I chose one group to convert their book into an e-book using Book Creator. The three girls found the app very intuitive to use. They used the iPad to take pictures of each page of the book. They cropped the photos using the iPad's photo app before laying out the photos on separate pages. They quickly figured out how to record themselves reading each page. We didn't get too fancy with the recording. They worked in a fairly noisy hallway using the built in microphone. The results were pretty good.
If you want to share the book on your website/blog you have a few options. Perhaps the easiest is to export the book as a PDF. However, you will lose any audio or video associated with your book:
Click here for the .epub version of the book my students made.

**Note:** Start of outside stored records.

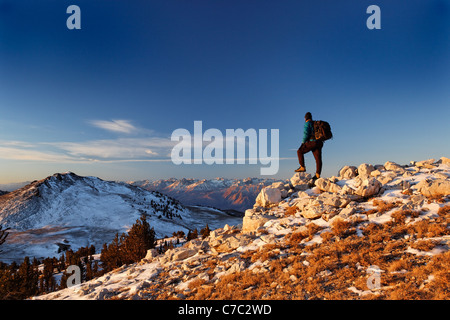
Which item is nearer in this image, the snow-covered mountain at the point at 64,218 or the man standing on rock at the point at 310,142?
the man standing on rock at the point at 310,142

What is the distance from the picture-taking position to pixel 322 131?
1234cm

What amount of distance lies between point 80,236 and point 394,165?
130m

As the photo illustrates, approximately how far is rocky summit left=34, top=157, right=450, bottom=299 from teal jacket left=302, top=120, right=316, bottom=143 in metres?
2.78

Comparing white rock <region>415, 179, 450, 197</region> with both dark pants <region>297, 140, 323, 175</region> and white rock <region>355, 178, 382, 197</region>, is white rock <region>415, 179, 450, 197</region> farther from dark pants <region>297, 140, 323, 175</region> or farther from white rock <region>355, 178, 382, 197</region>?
dark pants <region>297, 140, 323, 175</region>

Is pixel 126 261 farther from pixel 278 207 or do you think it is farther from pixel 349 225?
pixel 349 225

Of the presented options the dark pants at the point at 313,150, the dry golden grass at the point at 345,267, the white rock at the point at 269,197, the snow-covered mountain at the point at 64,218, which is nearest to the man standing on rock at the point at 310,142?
the dark pants at the point at 313,150

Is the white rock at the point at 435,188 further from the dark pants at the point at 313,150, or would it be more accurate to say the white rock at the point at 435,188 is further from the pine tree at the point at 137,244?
the pine tree at the point at 137,244

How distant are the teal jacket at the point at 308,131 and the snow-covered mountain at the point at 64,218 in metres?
100

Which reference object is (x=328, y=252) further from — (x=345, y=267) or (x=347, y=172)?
(x=347, y=172)

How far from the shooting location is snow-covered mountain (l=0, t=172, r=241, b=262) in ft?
309

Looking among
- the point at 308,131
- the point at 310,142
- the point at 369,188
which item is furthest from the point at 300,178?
the point at 369,188

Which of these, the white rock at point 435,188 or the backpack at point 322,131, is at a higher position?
the backpack at point 322,131

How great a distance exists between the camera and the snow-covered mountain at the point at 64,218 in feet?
309

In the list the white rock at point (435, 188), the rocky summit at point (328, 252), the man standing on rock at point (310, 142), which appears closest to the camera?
the rocky summit at point (328, 252)
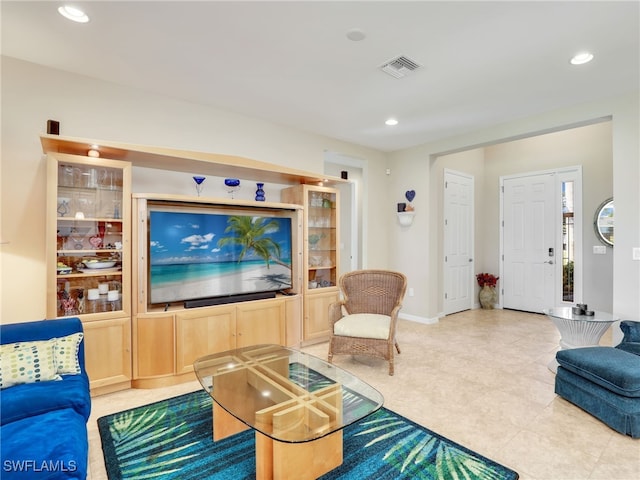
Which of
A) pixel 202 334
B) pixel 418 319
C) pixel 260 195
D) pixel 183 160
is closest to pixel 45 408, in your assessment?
pixel 202 334

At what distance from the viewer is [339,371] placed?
2.33 m

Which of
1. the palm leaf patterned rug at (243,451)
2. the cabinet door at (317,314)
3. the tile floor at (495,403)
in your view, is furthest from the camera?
the cabinet door at (317,314)

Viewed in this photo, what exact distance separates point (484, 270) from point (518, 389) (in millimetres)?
3818

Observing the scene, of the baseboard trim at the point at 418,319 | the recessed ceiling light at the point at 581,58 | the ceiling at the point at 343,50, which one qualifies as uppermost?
the recessed ceiling light at the point at 581,58

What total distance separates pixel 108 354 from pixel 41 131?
6.39 feet

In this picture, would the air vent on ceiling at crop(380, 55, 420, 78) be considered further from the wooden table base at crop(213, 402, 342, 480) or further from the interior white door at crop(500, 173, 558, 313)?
the interior white door at crop(500, 173, 558, 313)

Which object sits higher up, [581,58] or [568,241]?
[581,58]

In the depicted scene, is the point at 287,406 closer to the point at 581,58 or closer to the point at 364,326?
the point at 364,326

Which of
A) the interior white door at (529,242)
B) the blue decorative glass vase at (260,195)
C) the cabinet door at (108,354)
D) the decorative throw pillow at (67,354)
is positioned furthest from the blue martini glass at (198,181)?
the interior white door at (529,242)

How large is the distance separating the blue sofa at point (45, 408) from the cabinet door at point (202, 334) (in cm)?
88

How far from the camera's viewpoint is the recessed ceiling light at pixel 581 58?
259 cm

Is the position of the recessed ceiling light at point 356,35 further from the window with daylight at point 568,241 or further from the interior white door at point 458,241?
the window with daylight at point 568,241

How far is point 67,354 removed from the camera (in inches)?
81.0

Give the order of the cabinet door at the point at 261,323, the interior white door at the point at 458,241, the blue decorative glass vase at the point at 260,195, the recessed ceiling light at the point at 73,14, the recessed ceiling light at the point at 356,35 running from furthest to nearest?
the interior white door at the point at 458,241, the blue decorative glass vase at the point at 260,195, the cabinet door at the point at 261,323, the recessed ceiling light at the point at 356,35, the recessed ceiling light at the point at 73,14
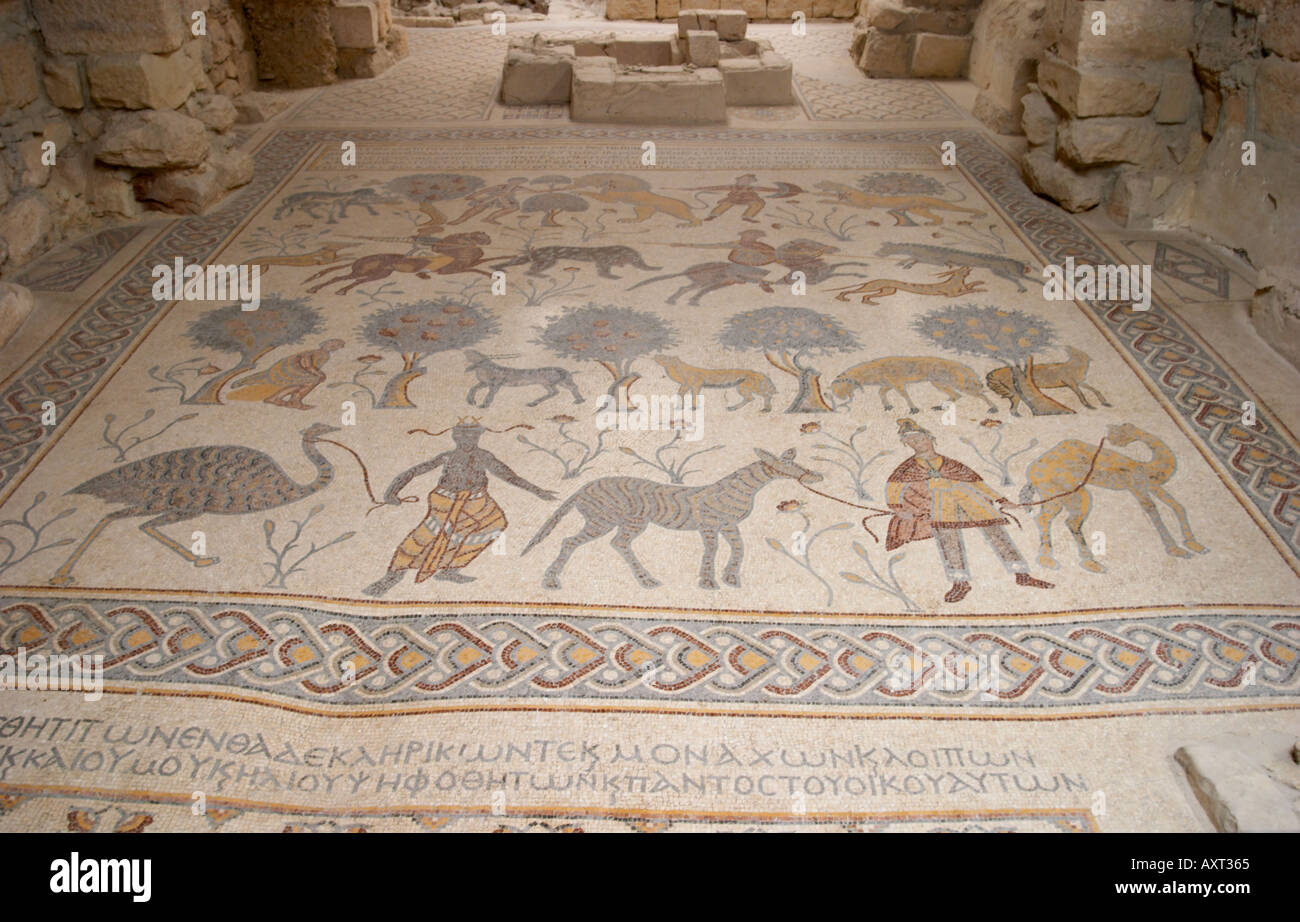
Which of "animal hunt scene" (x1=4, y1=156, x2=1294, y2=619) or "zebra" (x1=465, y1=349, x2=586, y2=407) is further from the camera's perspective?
"zebra" (x1=465, y1=349, x2=586, y2=407)

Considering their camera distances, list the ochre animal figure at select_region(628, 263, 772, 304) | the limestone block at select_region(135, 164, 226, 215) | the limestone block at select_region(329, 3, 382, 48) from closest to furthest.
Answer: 1. the ochre animal figure at select_region(628, 263, 772, 304)
2. the limestone block at select_region(135, 164, 226, 215)
3. the limestone block at select_region(329, 3, 382, 48)

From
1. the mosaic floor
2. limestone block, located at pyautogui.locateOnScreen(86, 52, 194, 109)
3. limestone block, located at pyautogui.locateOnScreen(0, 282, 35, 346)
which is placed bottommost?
the mosaic floor

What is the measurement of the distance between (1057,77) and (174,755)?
4506 millimetres

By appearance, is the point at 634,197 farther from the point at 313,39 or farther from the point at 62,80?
the point at 313,39

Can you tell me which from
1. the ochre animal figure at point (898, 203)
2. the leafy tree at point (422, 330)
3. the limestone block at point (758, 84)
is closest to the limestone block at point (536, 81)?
the limestone block at point (758, 84)

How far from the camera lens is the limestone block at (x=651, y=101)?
5.64 metres

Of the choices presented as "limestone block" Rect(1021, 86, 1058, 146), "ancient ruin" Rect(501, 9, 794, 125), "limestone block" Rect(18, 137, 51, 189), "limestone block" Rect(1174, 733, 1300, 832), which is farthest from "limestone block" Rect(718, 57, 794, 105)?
"limestone block" Rect(1174, 733, 1300, 832)

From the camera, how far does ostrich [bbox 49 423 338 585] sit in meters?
2.46

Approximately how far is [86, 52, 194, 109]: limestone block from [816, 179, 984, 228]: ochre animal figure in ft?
9.82

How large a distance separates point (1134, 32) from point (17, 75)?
15.3 feet

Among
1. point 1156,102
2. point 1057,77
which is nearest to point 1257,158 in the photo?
point 1156,102

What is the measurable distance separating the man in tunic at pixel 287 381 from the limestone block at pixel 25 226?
144 cm

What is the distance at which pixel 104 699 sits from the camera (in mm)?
1947

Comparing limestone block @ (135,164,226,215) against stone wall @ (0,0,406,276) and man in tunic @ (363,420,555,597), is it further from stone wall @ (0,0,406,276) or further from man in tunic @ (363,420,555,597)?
man in tunic @ (363,420,555,597)
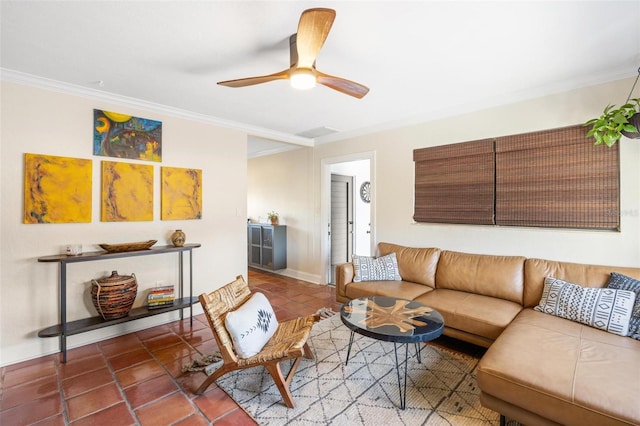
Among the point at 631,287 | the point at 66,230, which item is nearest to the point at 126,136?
the point at 66,230

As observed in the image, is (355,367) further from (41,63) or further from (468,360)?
(41,63)

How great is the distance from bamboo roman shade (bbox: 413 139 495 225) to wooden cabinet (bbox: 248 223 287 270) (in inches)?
107

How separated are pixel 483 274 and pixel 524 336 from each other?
106 centimetres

If you want to eliminate the need for an Apple device, you can view the book on your PC using Chrome and the Readium extension. Once installed, you click on the .epub file. All the media files (picture, audio and video) associated with the book are preserved.
Next Steps: Since the students wrote their stories online, it would make sense for the students to copy the text into Book Creator. That way, the book would take advantage of iBook's text to speech and definition features. It would have been fairly simple to copy and paste their text into Book Creator using the Google Drive app.
Maybe we would leave out the paper version completely. Students could create all artwork with another app. I particularly like Drawing Pad. They would save their artwork to the camera roll and import it into Book Creator.